▶ _Source document_
════════════════

I've taken completed several amazing MOOCs in the past (e.g. Princeton's Algorithms I & II, Stanford's Machine Learning), as well as abandoned many more that were simply terrible, so I am no stranger to the online student experience, and I know the things that made certain courses amazing for me personally (e.g. great videos, and well integrated assignments with automated feedback). However, every learner is different, and I would love to hear different perspectives so that I can better redesign my own course.
Was it something about the videos? The assignments? The structure? The instructor? Or something else? Thanks!
If you have control over the courseware platform used for your course, make sure it uses a compatible video player based on html5 video and not some custom implementation (very rare).
In case video speed controls is not available on your courseware, you can pre-process videos to speed them up to 1.5x using this script (save as `fastervid.sh` and run on video lectures before uploading)
#!/bin/bash
if [ -z $1 ]; then
echo "usage $0 input_video.mp4"
exit -1
fi
echo "Converting $1 to 1.5x speed..."
ffmpeg -i "$1" -filter_complex "[0:v]setpts=0.6666666666666*PTS[v];[0:a]atempo=1.5[a]" -map "[v]" -map "[a]" "tmp-$1"
echo "Delaying audio of $1 by 60ms"
ffmpeg -i "tmp-$1" -itsoffset 0.06 -i "tmp-$1" -map "0:0" -map "1:1" -acodec copy -vcodec copy "faster-$1"
# cleanup temp file
rm "tmp-$1"
To me, what I consider to be secondary aspects such as interactive quizzes or homework assignments never really made a difference. One thing I noticed that really did not work well for me was asking quiz questions in between that did not require understanding just memorization of what was just said 30 seconds ago. It's like you're checking if they're paying attention v.s. are grasping underlying concepts.
I would recommend you check out CS50 by David Malan (if you haven't already) as it's somewhat of a gold standard for MOOCs in my book.
Good luck with your MOOC! The world needs more of them, make sure you make them as publicly accessible as possible.
Also I've seen that a bit of humor does wonders for learning. Recently did an online course called StatQuest with Josh Starmer(1). I never knew stats / ml could be made this interesting.
This should substantially change how you teach your class. A normal MOOC has to make learning "easy" so that students keep coming back. Unfortunately, when learning is "easy" it doesn't stick very well.

════════════════

▶ _Given material_
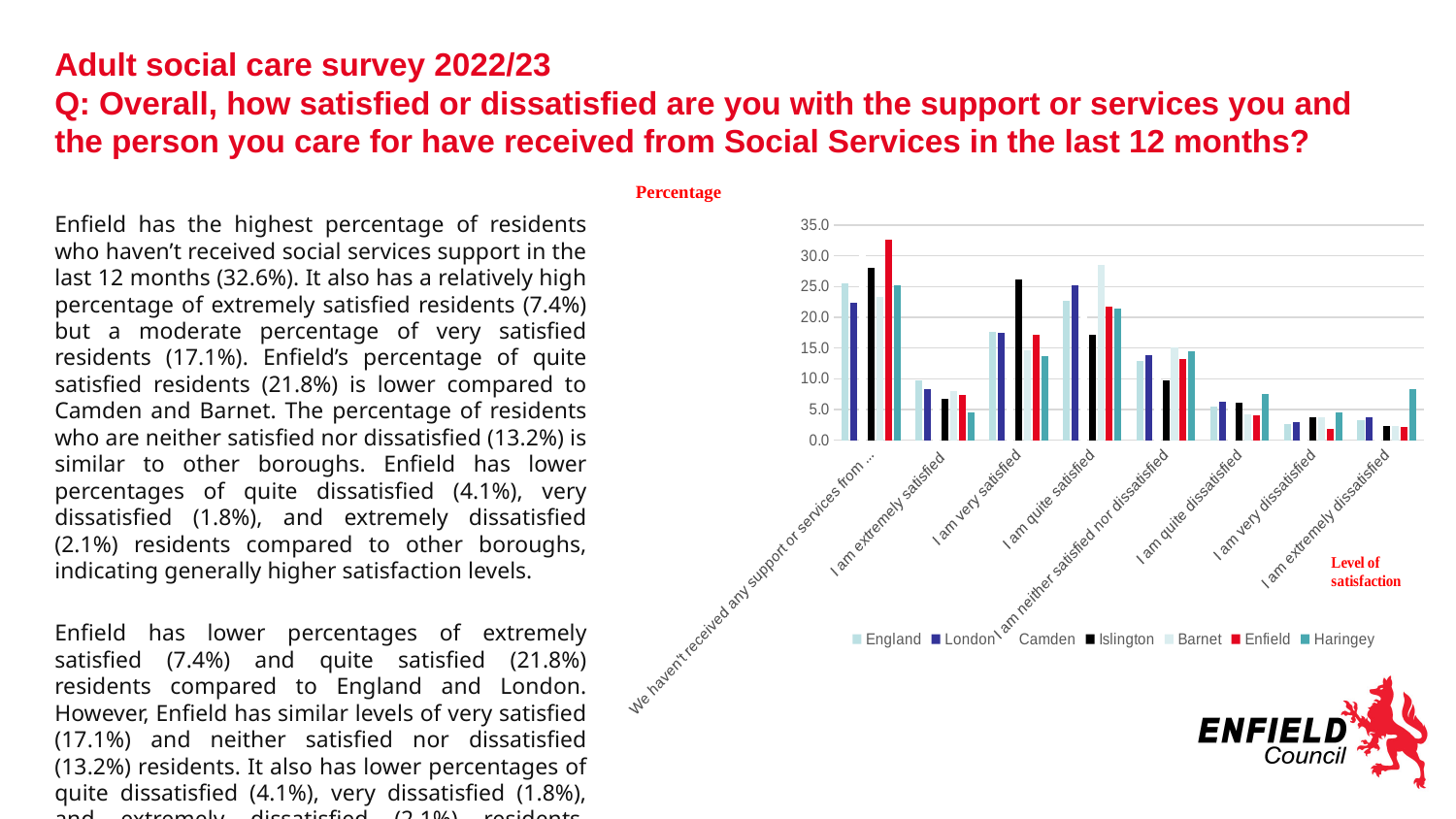
Which series has the lowest bar in the 'I am extremely satisfied' category? Haringey In the 'I am extremely satisfied' category, which is larger: England or Haringey? England How many series does the chart legend list? 7 Is the value for Haringey in the 'I am extremely dissatisfied' category greater or less than 5? greater Which borough has the highest bar in the 'We haven't received any support or services from ...' category? Enfield Which series has the highest bar in the 'I am quite satisfied' category? Barnet In the 'I am very satisfied' category, which is larger: Camden or Haringey? Haringey How many satisfaction categories are shown along the x axis of the chart? 8 What is the title shown on the vertical axis of the chart? Percentage Is the value for Enfield in the 'I am very dissatisfied' category greater or less than 5? less What kind of chart is shown on the slide? bar chart Is the value for Enfield in the 'We haven't received any support or services from ...' category greater or less than 30? greater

════════════════

▶ _Set of tasks_
**a.** In the MOOC discussion, replace "humor" with "comedy" and give the passage between "I would recommend" and "stick very well.", inclusive.
**b.** According to the MOOC discussion, which course is somewhat of a gold standard for MOOCs?
**c.** Can you sum up the MOOC discussion in two sentences?

▶ _Responses to the exercise_
**a.**
I would recommend you check out CS50 by David Malan (if you haven't already) as it's somewhat of a gold standard for MOOCs in my book.
Good luck with your MOOC! The world needs more of them, make sure you make them as publicly accessible as possible.
Also I've seen that a bit of comedy does wonders for learning. Recently did an online course called StatQuest with Josh Starmer(1). I never knew stats / ml could be made this interesting.
This should substantially change how you teach your class. A normal MOOC has to make learning "easy" so that students keep coming back. Unfortunately, when learning is "easy" it doesn't stick very well.

**b.** CS50 by David Malan.

**c.** Someone who has completed some MOOCs and abandoned others asks what made online courses work for other learners, as input for redesigning their own course. Replies suggest an html5 video player or a script that speeds videos to 1.5x, criticize quizzes that test only memorization, recommend CS50 and a bit of humor, and warn that learning made "easy" doesn't stick very well.